If the line x+3y=0 is tangent at (0,0) to the circle of radius 1, then the centre of one such circle is

To solve the problem, we need to find the center of the circle given that the line \( x + 3y = 0 \) is tangent to the circle at the point \( (0, 0) \) and that the radius of the circle is 1. ### Step-by-Step Solution: 1. **Identify the Circle Equation**: The general equation of a circle with center \( (h, k) \) and radius \( r \) is given by: \[ (x - h)^2 + (y - k)^2 = r^2 \] Since the radius is 1, we can write: \[ (x - h)^2 + (y - k)^2 = 1 \] 2. **Point of Tangency**: The point \( (0, 0) \) lies on the circle, so substituting \( (0, 0) \) into the circle equation gives: \[ (0 - h)^2 + (0 - k)^2 = 1 \] Simplifying this, we have: \[ h^2 + k^2 = 1 \quad \text{(Equation 1)} \] 3. **Slope of the Tangent Line**: The line \( x + 3y = 0 \) can be rewritten in slope-intercept form as: \[ y = -\frac{1}{3}x \] The slope of this tangent line is \( -\frac{1}{3} \). 4. **Slope of the Normal**: The slope of the normal to the circle at the point of tangency is the negative reciprocal of the slope of the tangent line. Therefore, the slope of the normal is: \[ 3 \] 5. **Equation of the Normal**: The normal line passes through the point \( (0, 0) \) and has a slope of \( 3 \).
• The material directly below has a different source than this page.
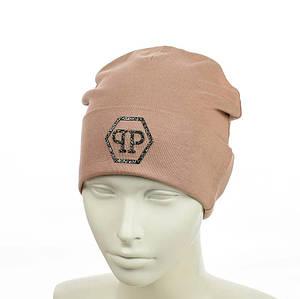 """Жіноча шапка з трендовим патчем """"РР"""" (Капучіно) - молодіжна шапка-лопата з відворотом Топ"""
The equation of the normal line can be written as: \[ y - 0 = 3(x - 0) \] Simplifying this gives: \[ y = 3x \quad \text{(Equation 2)} \] 6. **Finding the Center**: Since the center \( (h, k) \) lies on the normal line, we can substitute \( k = 3h \) into Equation 1: \[ h^2 + (3h)^2 = 1 \] This simplifies to: \[ h^2 + 9h^2 = 1 \] \[ 10h^2 = 1 \] \[ h^2 = \frac{1}{10} \] Taking the square root gives: \[ h = \pm \frac{1}{\sqrt{10}} \] 7. **Finding k**: Now substituting \( h \) back into \( k = 3h \): \[ k = 3 \left( \pm \frac{1}{\sqrt{10}} \right) = \pm \frac{3}{\sqrt{10}} \] 8. **Possible Centers**: Therefore, the center of the circle can be: \[ \left( \frac{1}{\sqrt{10}}, \frac{3}{\sqrt{10}} \right) \quad \text{or} \quad \left( -\frac{1}{\sqrt{10}}, -\frac{3}{\sqrt{10}} \right) \] ### Final Answer: The centers of the circle are: \[ \left( \frac{1}{\sqrt{10}}, \frac{3}{\sqrt{10}} \right) \quad \text{and} \quad \left( -\frac{1}{\sqrt{10}}, -\frac{3}{\sqrt{10}} \right) \]